Cutting road transport emissions could cost billions more in lost taxes than the government thinks

 
Courtney Goldsmith
Follow Courtney
The government needs a joined-up strategy (Source: Getty)

The government has failed to take full account of the fiscal implications of cleaning up road transport, according to a new report.

Cutting road transport emissions to the legalised carbon targets would leave a £9-23bn hole in fuel duty tax receipts, think tank Policy Exchange argues in a report published today.

The Office for Budgetary Responsibility (OBR) has suggested fuel duty receipts could increase from the current £28bn per year to reach around £40bn by 2030. However, Policy Exchange analysis suggested that to meet lower carbon targets, fuel duty tax receipts would be £17-31bn in 2030.

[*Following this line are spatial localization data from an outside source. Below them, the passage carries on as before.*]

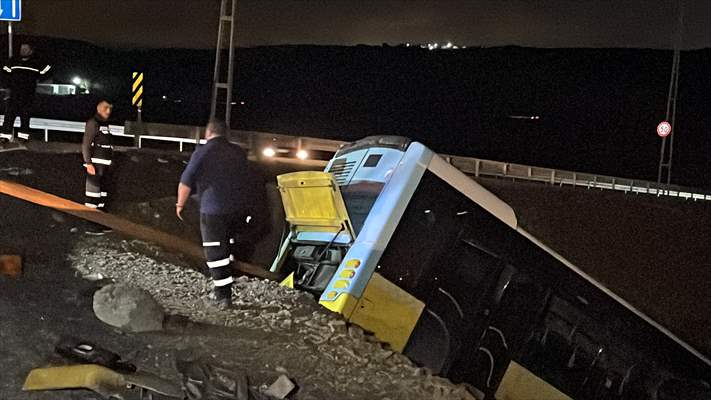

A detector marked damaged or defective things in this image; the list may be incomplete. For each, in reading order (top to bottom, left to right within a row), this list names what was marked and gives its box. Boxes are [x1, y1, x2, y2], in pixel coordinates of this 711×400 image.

overturned bus [268, 136, 711, 398]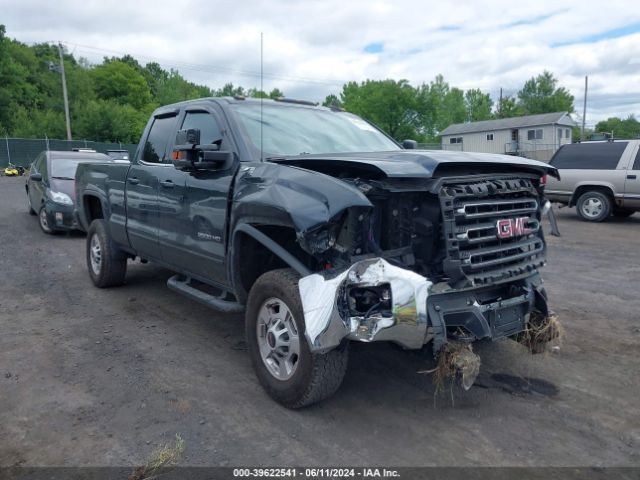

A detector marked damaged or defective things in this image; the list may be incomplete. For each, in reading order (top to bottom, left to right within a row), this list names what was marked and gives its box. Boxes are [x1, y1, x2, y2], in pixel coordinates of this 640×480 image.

damaged pickup truck [75, 95, 560, 406]
torn metal panel [298, 258, 430, 352]
damaged front bumper [298, 258, 548, 352]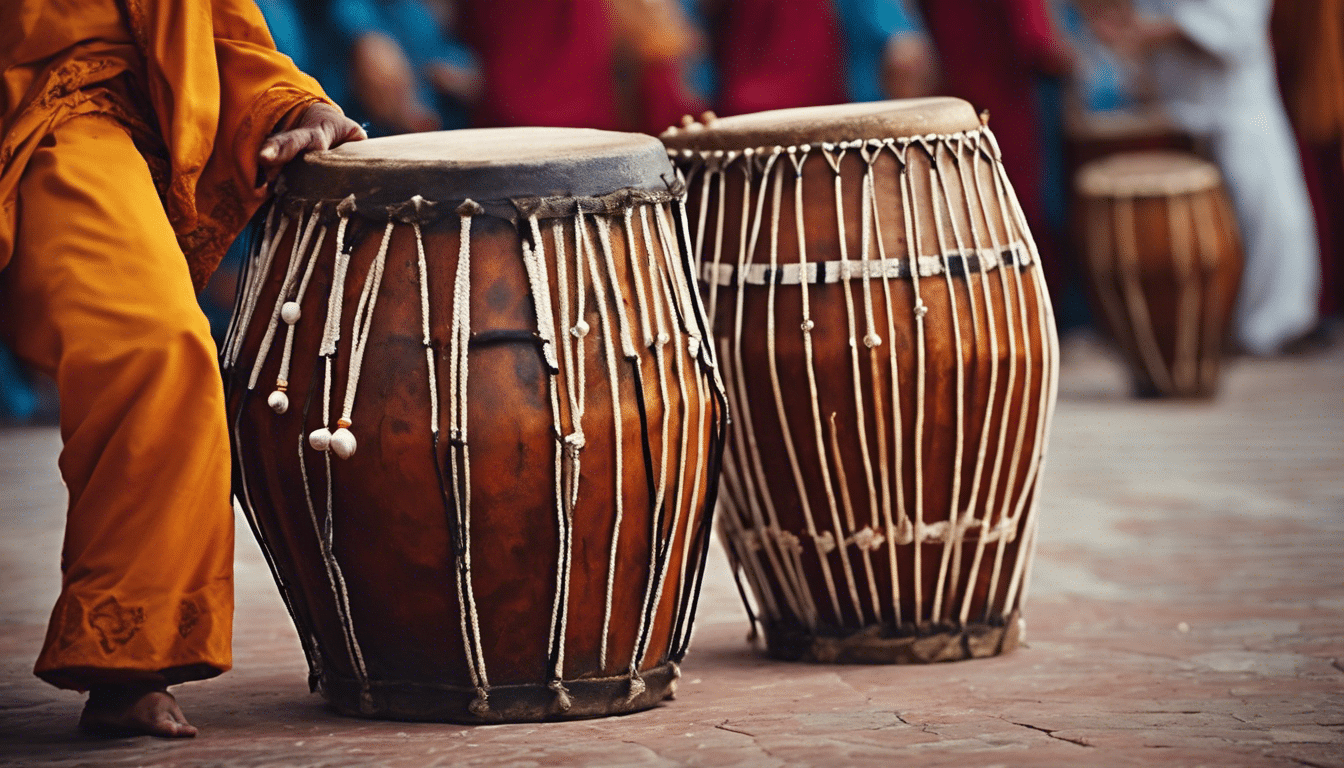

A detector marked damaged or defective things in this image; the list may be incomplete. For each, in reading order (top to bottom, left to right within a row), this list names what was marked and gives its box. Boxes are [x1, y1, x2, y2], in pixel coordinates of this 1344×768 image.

cracked tile floor [2, 337, 1344, 768]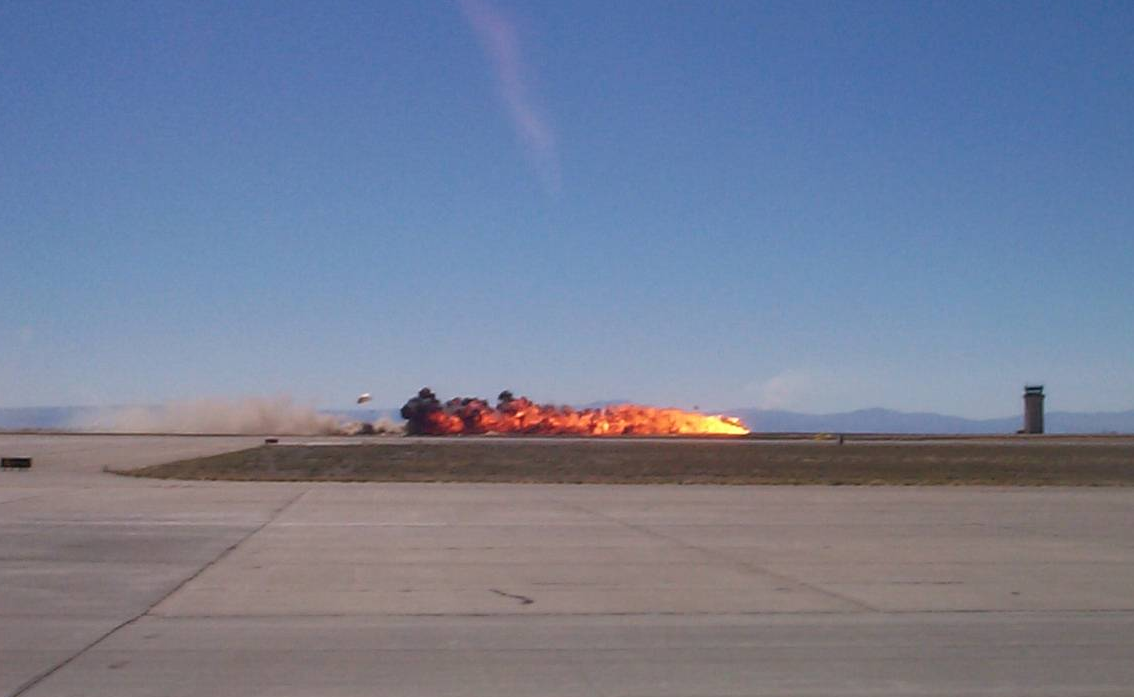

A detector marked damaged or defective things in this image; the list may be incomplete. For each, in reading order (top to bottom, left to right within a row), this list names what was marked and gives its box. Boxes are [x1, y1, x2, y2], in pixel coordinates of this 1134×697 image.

cracked concrete [2, 432, 1134, 693]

Read more: Gatwick is now carbon neutral and uses 100 per cent renewable energy

The cumulative impact on fuel duty receipts could be as much as £170bn between now and 2030.

The report found the OBR and the Department for Transport (DfT) are working off completely different projections for road transport emissions than the Committee on Climate Change.

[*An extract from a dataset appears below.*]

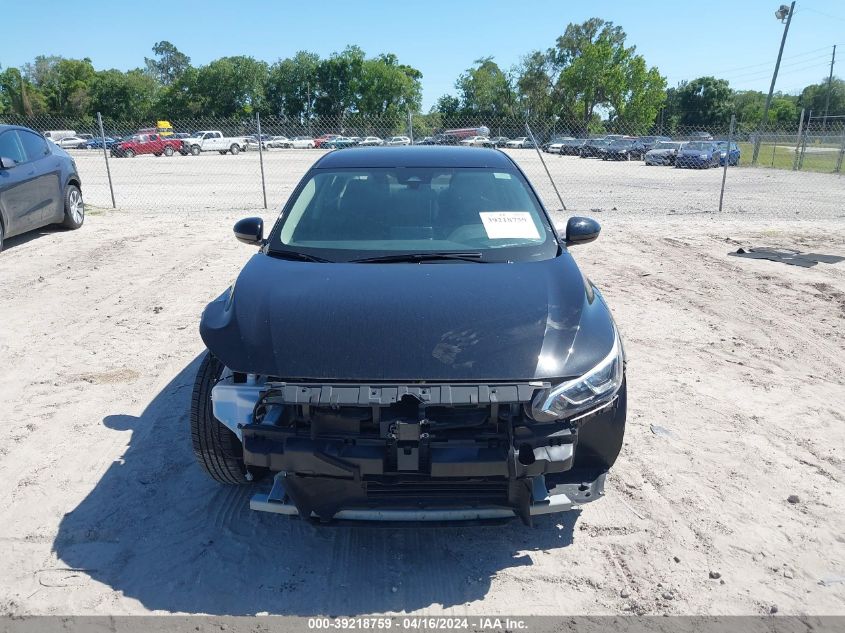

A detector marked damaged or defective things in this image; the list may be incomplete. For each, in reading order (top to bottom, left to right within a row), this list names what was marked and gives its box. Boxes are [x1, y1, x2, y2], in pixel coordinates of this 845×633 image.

Policy Exchange said the government needs to create a joined-up strategy to clean up road transport.

The report, Driving Down Emissions, found there is no overarching strategy to deliver the required reductions in vehicle emissions, and it is unclear who is in charge across the government.

"Given that the Queen’s speech commits the government to improving infrastructure to support autonomous and electric vehicles, this strategy is urgently needed," Policy Exchange said.